Connect Motherhood

Nope, 2021 Hasn’t Lowered Our Stress Levels. Here’s How Moms Can Get To A Better Place

Lindsay Mott  |  September 29, 2021

Is fall of 2021 not quite the relaxing season you were hoping it would be this time last year? Here’s how to not only survive — but thrive — as we move into 2022.

Last year around this time, we were still wading knee-deep through the unknown. Many of us had already been home for months, we were struggling with yet another season of remote schooling,  and the idea of heading into yet another year of COVID protocols was exhausting. Parents nationwide were getting mixed messages about whether or not school would be in session, and we all had mixed feelings about both situations in the middle of a pandemic when it seemed real answers were thin on the ground. 

And although this year is better in many ways, with more vaccinations, more clarity, and in some cases, better schedules figured out, we’re still struggling. Some students are in school while others aren’t. Some parents are at work while others aren’t. When a child gets a “close contact” warning at school, they may have to be pulled out for weeks. And the threat of bringing a dangerous illness back home still looms in the background. 

But, this year can be different. Really. We’ve had more time to prepare. We know we can get through it. Plus, there are creative ways to level up this fall and really just make the most of it. You’ve probably come up with several of your own ideas (necessity is the mother of invention, after all) but we checked in with experts this week to help us discover a few more. 

Before doing anything else, celebrate. 

No, really. Before we move forward into 2022, it’s important to take a look back and celebrate what we’ve accomplished in the last year. We had to scramble. It was chaos. But eventually, we figured it out. We managed our jobs and our children. We improved our time management. We’re feeling more resilient, and it’s important that we congratulate ourselves, says Beth Benatti Kennedy, leadership coach and resiliency expert.

◆ Work instruction ◆
Please continue the article on how moms can handle stress in fall 2021, starting right after its last sentence.

◆ Data shown ◆
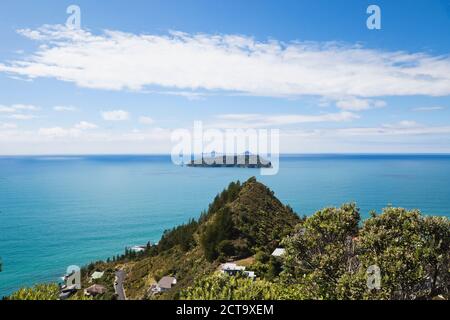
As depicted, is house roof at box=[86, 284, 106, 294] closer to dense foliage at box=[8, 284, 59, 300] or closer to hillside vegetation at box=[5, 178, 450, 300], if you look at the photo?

◆ Answer box ◆
Write everything down, and outsource as much as you can

“I really believe in investing your time in getting everything out of your brain and having a realistic look at where everything stands,” says Alison French, CEO and cofounder of healthcare automation platform Emerged. 

Once you’ve got everything down in front of you, you can figure out what’s stressing you out the most and see if you can get help. When French did this exercise for herself, she found that having someone else do the grocery shopping could make an enormous difference in the quality of her day. Knowing there’s always milk in the fridge and something healthy for her family to eat was her missing piece. Everyone is different. Maybe you don’t mind shopping or cooking, but it’s time to ask your partner to help with the laundry. Or if you’re fortunate enough to have a nanny, a housekeeper, or helpful parents nearby, you can ask them about pitching in for additional tasks. The point is that you can get rid of some of the menial day-to-day tasks in your household that take up space in your brain but aren’t particularly edifying. 

Other things to consider that might have a positive impact include: 

  • Meal prepping for the whole week
  • Hiring an affordable babysitter from a local high school, college or university
  • If you’re a small business owner, hiring a part-time virtual assistant who can help you with things like invoicing or repetitive tasks that don’t require much oversight 
  • Looking into babysitting co-ops in your neighborhood where families trade nights keeping one another’s children, giving each family an opportunity for a free kid-free night or two each month. 

Create a Defined Schedule

There are few things that can reduce your stress level quite as much as creating a defined schedule. You want to ensure that when you’re at work, you’re 100% focused on work, and when you’re off the clock, you can 100% focus on the rest of your life, including your family and hobbies, as you desire.  Start by not checking email all day. Take your time with your morning coffee all to yourself, or your time with a cup of tea at night. (Ideally both!) The point is that you try to bookend your day with non-screen time activities that allow you to reconnect with yourself.  

Make Connection a Priority

“Working moms have realized the key to making it through this madness is connecting with other working moms,” Kennedy says. “That theme of connection is what’s going to get us through this next wave. The ones that are doing it are thriving.” 

She says it’s important to find people you can count on and connect with. Who are the colleagues that recharge you? What friends do you need to make time for again? Many single women and moms may feel like they are all alone at home, as the pandemic drags on. Even if it’s just a simple call or text if your friends are too far away, try to nurture connections where you can.